The point here is, Wendig takes the dry writer’s textbook-speak and turns it on its naughty bits. This is highly informative and entertaining at the same time.
First of all, Wendig uses a special endearment for his writer-audience: PENMONKEYS.
I don’t know about you, but I think it’s groovy. Monkeys are playful creatures, interesting to watch, and also intelligent. And what writer doesn’t love a good pen?
Me? I like to type, but somehow Computer-Monkey or IBM Selectric-Monkey doesn’t have the same je ne sais quo.
So second, fellow penmonkeys, here are some primo examples of Wendig’s naughty-speak yet edifying instruction:
“…The storyteller works best when he’s a bit of a dick.” (24)
“Writing a novel isn’t hard… Same way that building a chair isn’t hard: I can duct tape a bunch of beer cans and chopsticks together and make a chair. It won’t look pretty. And it’s an insurance liability. (I’m suing you because I smell like beer, I have cuts on my legs, and I’ve got two chopsticks up my ass, perforating my colonic wall.”) But writing a good novel…” (44)
“The mind is the writer’s best weapon…If you treat your body like it’s the sticky concrete floor in a porno theater (pro tip: that’s not a spilled milkshake), then all you’re doing is dulling your most powerful weapon…” (56)

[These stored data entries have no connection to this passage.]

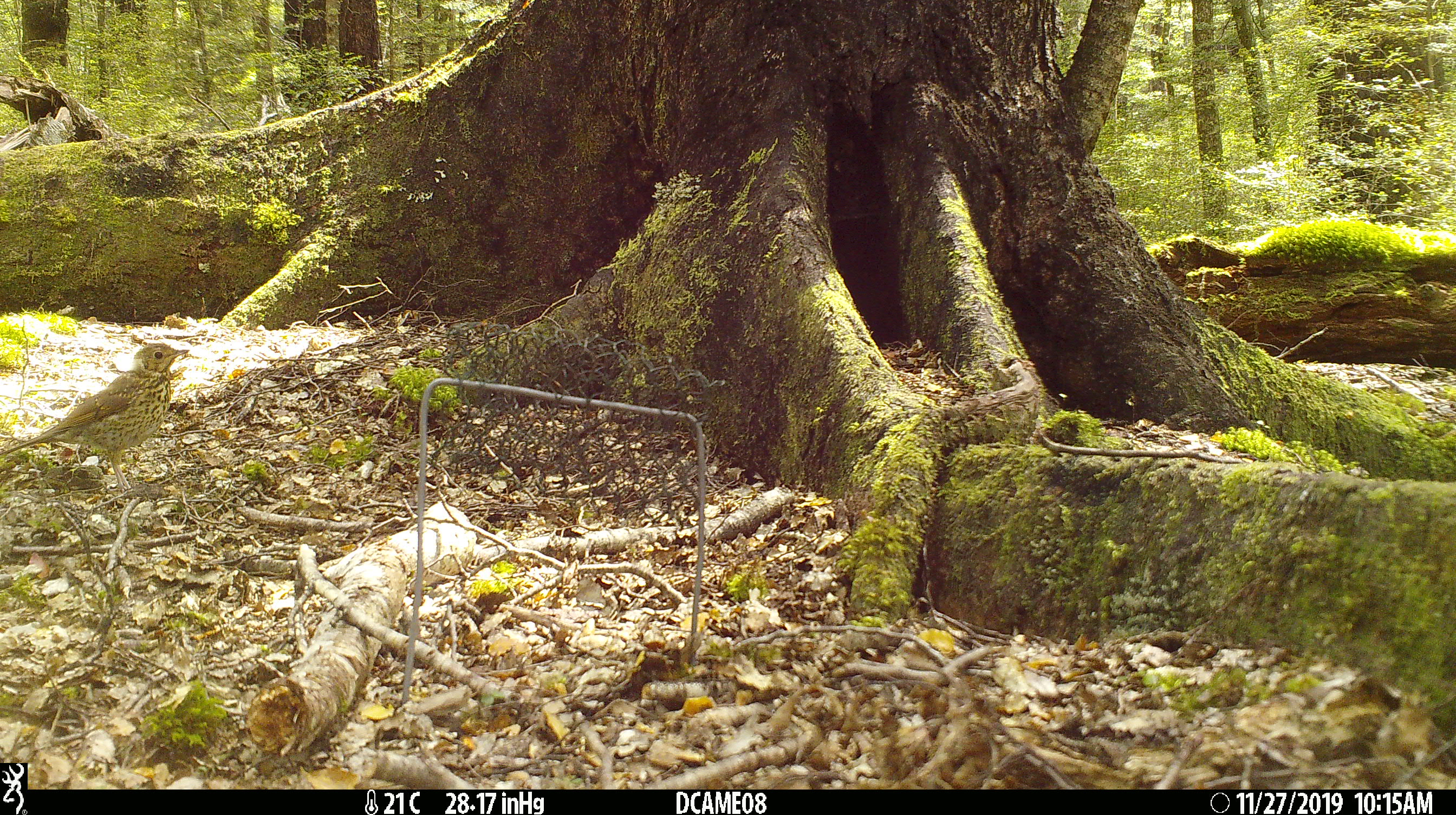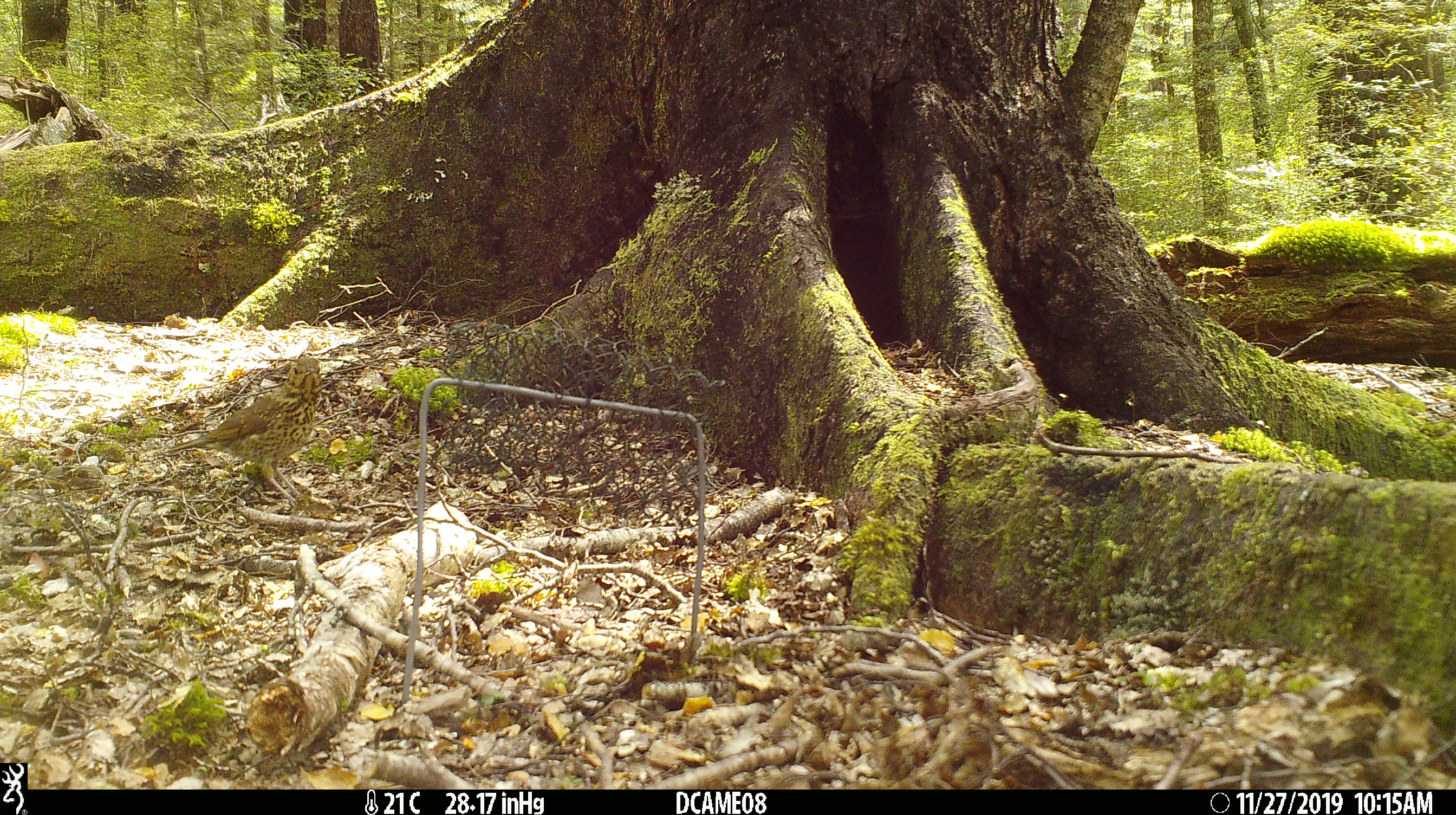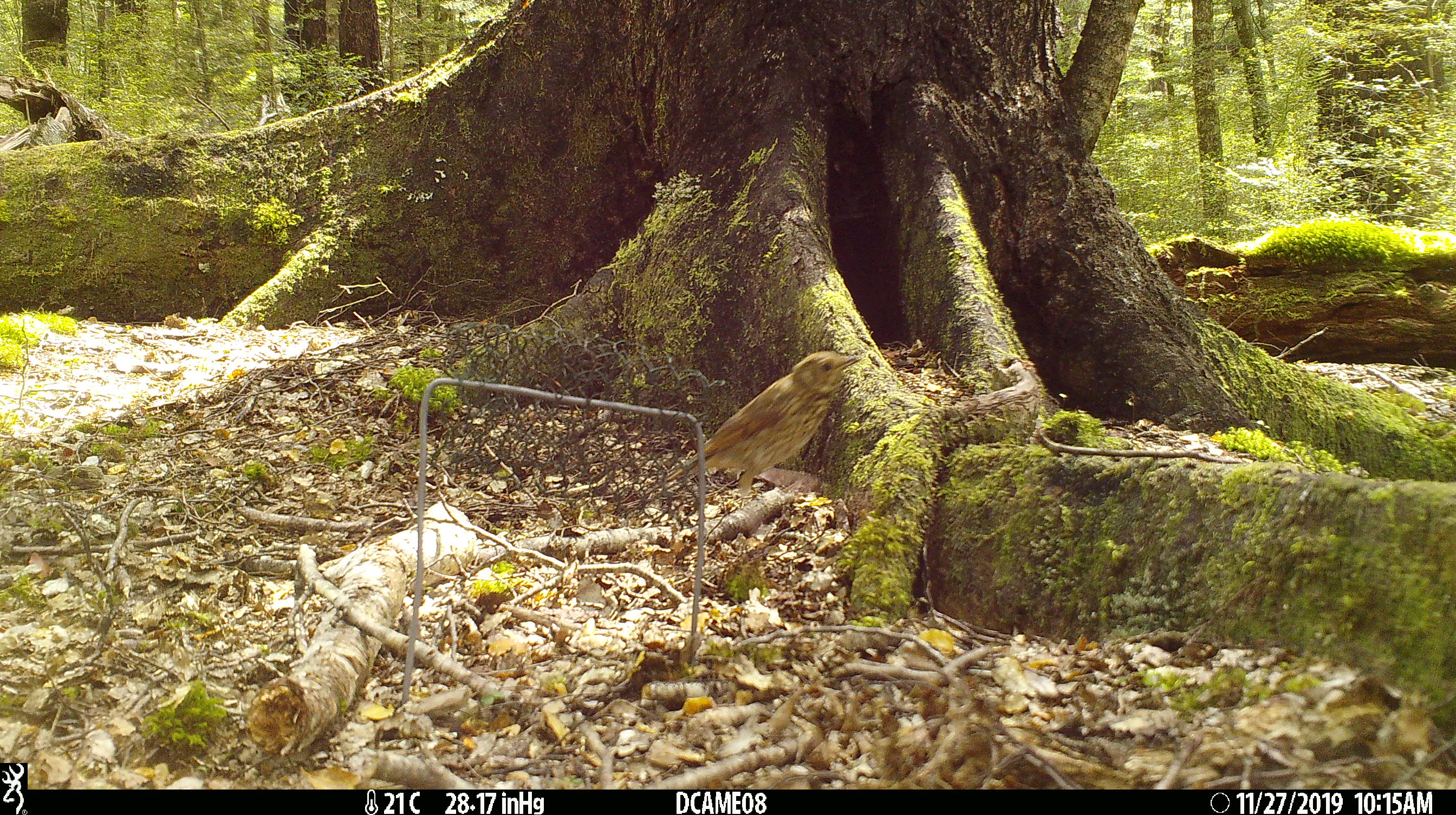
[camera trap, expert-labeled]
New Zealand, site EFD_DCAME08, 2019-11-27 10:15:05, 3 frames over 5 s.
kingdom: Animalia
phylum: Chordata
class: Aves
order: Passeriformes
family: Turdidae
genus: Turdus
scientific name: Turdus philomelos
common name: song thrush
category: thrush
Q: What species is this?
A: Thrush (song thrush) (Turdus philomelos).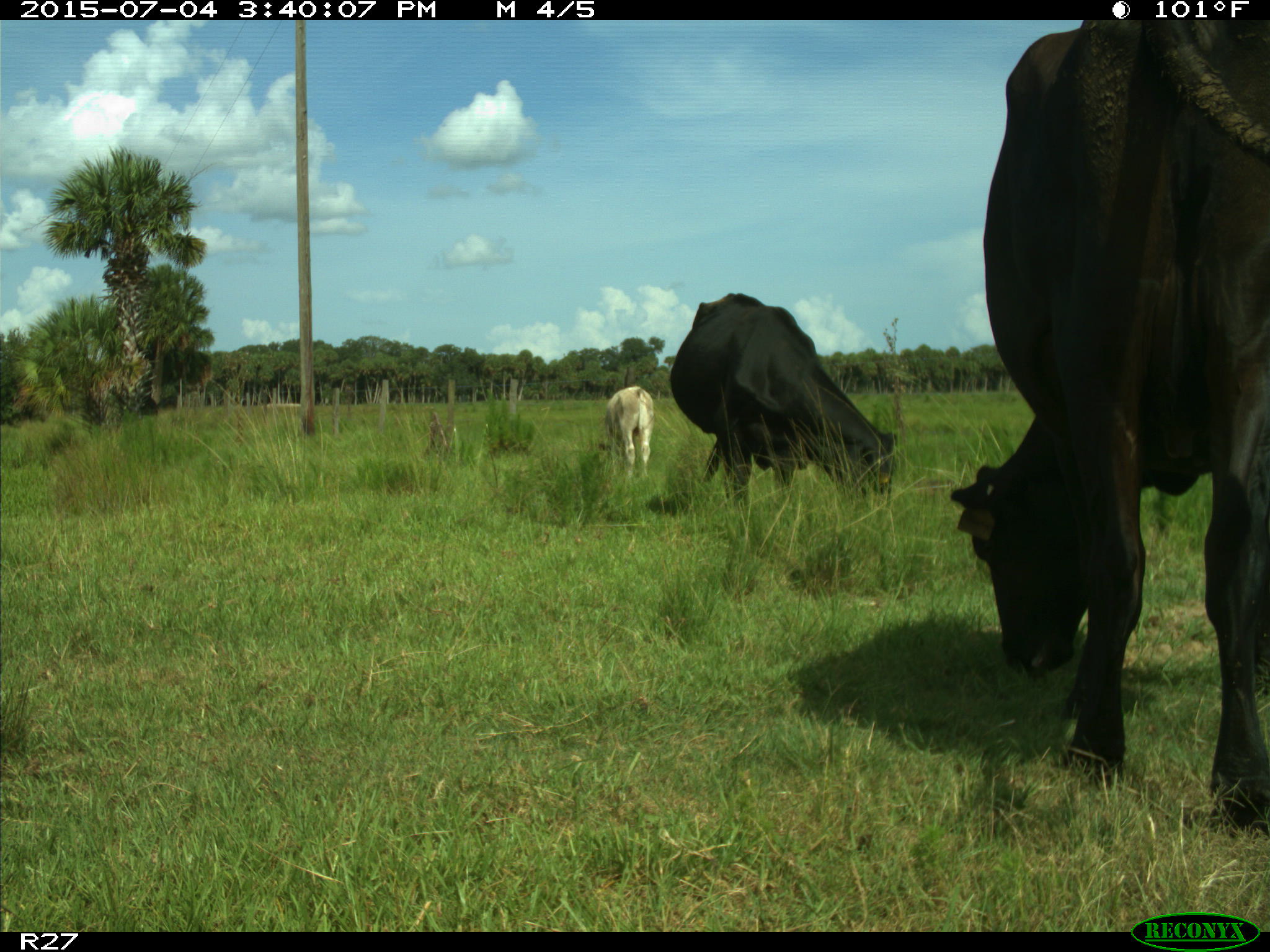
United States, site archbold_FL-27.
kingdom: Animalia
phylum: Chordata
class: Mammalia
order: Artiodactyla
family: Bovidae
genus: Bos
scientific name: Bos taurus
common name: domestic cow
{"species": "Bos taurus (domestic cow)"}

“…Creating powerful suspense takes you along on a journey, too…If the tension is as limp as a dead man’s no-no stick, you’ll feel it. And that means it’s time to find a dose of high-test narrative Viagra to stiffen everything up.” (156)
“Self-publishing is, well, duh, when you publish something yourself…It’s both easier and harder than you think. It’s easier because in the time it takes you to move your bowels, you could upload something, anything, to Amazon and put it in the Kindle Marketplace queue.” (201)
“Find different uses for different social media…Anything except LinkedIn. I mean, c’mon. LinkedIn is the scabby venereal disease of social media.” (242)
You know, speaking of scabby venereal disease, sometimes I wish those old ladies working at the Walden Books were still around.
(No big surprise Walden’s went out of business–lousy business model to presume every customer under the age of 30 is a thief.)
Anyway, I’d let those nasty old Walden’s ladies tail me back to the Writer’s Reference section of the bookstore, and then I’d whisper sweet nothings from Wendig’s books to them just to watch their blue-hair beehives cave into pools of abject horror.
From one Kick Ass Writer to another–read, write, grow, repeat.
Take no prisoners and write on, friends!